▶ **Stated problem**: Can you recast the stretch from the line containing "What physical distance" through the end of the records as a Markdown table with the columns Row and Text, numbering each line and leaving out blank lines?

▶ **Records to use**:
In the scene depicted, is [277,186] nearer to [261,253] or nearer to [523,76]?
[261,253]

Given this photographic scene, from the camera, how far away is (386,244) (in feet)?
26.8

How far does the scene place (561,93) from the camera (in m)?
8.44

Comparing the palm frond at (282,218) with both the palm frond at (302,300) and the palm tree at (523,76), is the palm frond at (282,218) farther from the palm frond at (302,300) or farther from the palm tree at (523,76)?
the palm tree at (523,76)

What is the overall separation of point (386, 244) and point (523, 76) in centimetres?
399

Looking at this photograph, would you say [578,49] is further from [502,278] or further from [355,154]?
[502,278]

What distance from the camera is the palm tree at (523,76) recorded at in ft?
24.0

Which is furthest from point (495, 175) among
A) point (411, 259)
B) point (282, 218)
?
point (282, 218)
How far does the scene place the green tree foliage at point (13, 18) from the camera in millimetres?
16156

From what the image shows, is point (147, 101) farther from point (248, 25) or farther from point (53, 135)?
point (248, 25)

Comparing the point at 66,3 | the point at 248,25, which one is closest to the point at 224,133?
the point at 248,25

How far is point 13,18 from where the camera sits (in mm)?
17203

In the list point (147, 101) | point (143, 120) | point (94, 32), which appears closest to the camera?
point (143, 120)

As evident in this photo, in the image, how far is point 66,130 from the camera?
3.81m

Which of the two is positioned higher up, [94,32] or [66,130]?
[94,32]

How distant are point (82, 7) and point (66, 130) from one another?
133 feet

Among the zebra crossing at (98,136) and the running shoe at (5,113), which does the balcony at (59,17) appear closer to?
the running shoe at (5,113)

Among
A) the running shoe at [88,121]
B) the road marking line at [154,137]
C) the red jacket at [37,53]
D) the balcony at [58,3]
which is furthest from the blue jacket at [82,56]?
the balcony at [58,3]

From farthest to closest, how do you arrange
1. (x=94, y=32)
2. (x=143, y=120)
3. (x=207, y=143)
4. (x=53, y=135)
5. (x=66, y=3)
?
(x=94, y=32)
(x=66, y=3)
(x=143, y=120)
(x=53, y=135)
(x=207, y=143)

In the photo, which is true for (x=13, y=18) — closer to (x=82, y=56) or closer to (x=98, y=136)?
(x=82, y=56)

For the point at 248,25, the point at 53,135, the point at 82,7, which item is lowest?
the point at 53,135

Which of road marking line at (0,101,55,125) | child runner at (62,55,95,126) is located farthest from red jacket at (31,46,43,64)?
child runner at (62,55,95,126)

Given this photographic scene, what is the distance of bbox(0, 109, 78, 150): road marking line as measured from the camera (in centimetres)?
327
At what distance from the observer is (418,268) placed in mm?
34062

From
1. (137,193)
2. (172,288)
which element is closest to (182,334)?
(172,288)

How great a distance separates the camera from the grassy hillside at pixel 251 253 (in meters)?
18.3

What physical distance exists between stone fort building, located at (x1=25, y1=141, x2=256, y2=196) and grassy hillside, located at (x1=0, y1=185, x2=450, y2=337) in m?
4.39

▶ **Correct response**:
| Row | Text |
|---|---|
| 1 | What physical distance exists between stone fort building, located at (x1=25, y1=141, x2=256, y2=196) and grassy hillside, located at (x1=0, y1=185, x2=450, y2=337) in m? |
| 2 | 4.39 |